Over kamerplanten.
De bekwame Nederlandsche tuinbouwkundige de heer A.G.G. Sutherland Rooijaards geeft over de manier van kamerplanten te behandelen de volgende nuttige wenken:
Zoo menig liefhebber van planten zou gaarne er wat meer in zijne kamer hebben, doch meer dan eene proefneming welke mislukte, overtuigde hem al spoedig dat zijne kamer ongeschikt was om planten te herbergen.
Mis, vriend, het ligt niet aan de kamer, dat uwe planten gestorven zijn.
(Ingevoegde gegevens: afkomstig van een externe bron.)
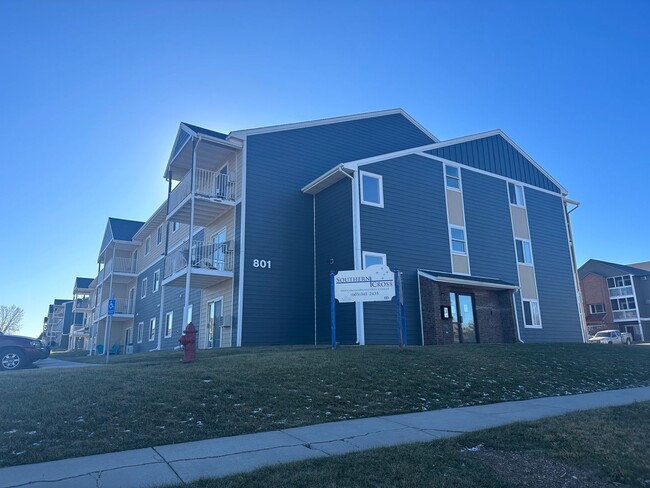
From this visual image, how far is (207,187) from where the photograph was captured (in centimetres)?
2083

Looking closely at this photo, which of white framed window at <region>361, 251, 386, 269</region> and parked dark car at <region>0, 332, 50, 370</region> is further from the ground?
white framed window at <region>361, 251, 386, 269</region>

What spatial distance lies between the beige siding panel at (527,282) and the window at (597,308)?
41.5 metres

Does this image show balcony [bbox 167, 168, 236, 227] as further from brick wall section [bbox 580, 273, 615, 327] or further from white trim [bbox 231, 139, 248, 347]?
brick wall section [bbox 580, 273, 615, 327]

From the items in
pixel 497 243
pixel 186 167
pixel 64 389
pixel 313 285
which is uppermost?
pixel 186 167

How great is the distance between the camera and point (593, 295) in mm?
57406

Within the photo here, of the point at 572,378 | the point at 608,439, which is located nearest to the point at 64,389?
the point at 608,439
Er zijn plant-soorten genoeg te vinden, welke het in het meest ongeschikte lokaal goed uithouden; dus nog eens, de kamer draagt de schuld niet. Maar wie dan? - Gij zelf.
Ik wil gelooven dat gij in de eerste dagen nadat gij uwe planten hadt gekocht, trouw water gaaft, en haar de vereischte zorg wijddet. Maar later, - het nieuwe was er uit, - gij vergat dikwijls de planten te begieten en indien gij dan na eenige dagen met uw gieter eindelijk aankwaamt, hoe jammer, de bladeren waren verdroogd en gebogen en dikwijls de zoo duur betaalde planten dood. Wilt gij werkelijk en in allen ernst schoone planten in uwe woonvertrekken, heb er dan ook de noodige zorg voor over en geef niet aan de kamer, aan het weer of aan den bloemist de schuld indien uwe planten door gebrek aan zorg te niet gaan, of verkeerd behandeld worden. Wilt ge dus uwe planten goed houden, houd dan de volgende algemeene regels in het oog:
1. Bij vriezend weder in het geheel geen water geven.
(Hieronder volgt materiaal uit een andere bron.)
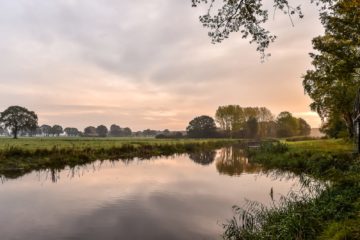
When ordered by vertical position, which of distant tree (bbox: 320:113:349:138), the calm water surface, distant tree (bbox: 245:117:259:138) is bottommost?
the calm water surface

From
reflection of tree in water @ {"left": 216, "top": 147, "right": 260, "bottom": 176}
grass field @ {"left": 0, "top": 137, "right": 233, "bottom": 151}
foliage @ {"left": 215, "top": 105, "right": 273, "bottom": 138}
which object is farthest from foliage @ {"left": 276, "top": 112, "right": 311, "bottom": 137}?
reflection of tree in water @ {"left": 216, "top": 147, "right": 260, "bottom": 176}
2. Vertroetel de planten niet, door ze (onnoodig en schadelijk) bij de kachel de plaatsen; alleen bij zeer hevige vorst, wanneer om zoo te zeggen het steen en been vriest, breng dan die planten welke door die hevige koude schade kunnen lijden in uwe slaapkamer of huiskamer.
3. Zet uwe planten zoo mogelijk altoos in een helder licht en begiet zoodra de grond droog is en laat dus nooit de aarde zóó uitdrogen dat zij zand schijnt geworden te zijn.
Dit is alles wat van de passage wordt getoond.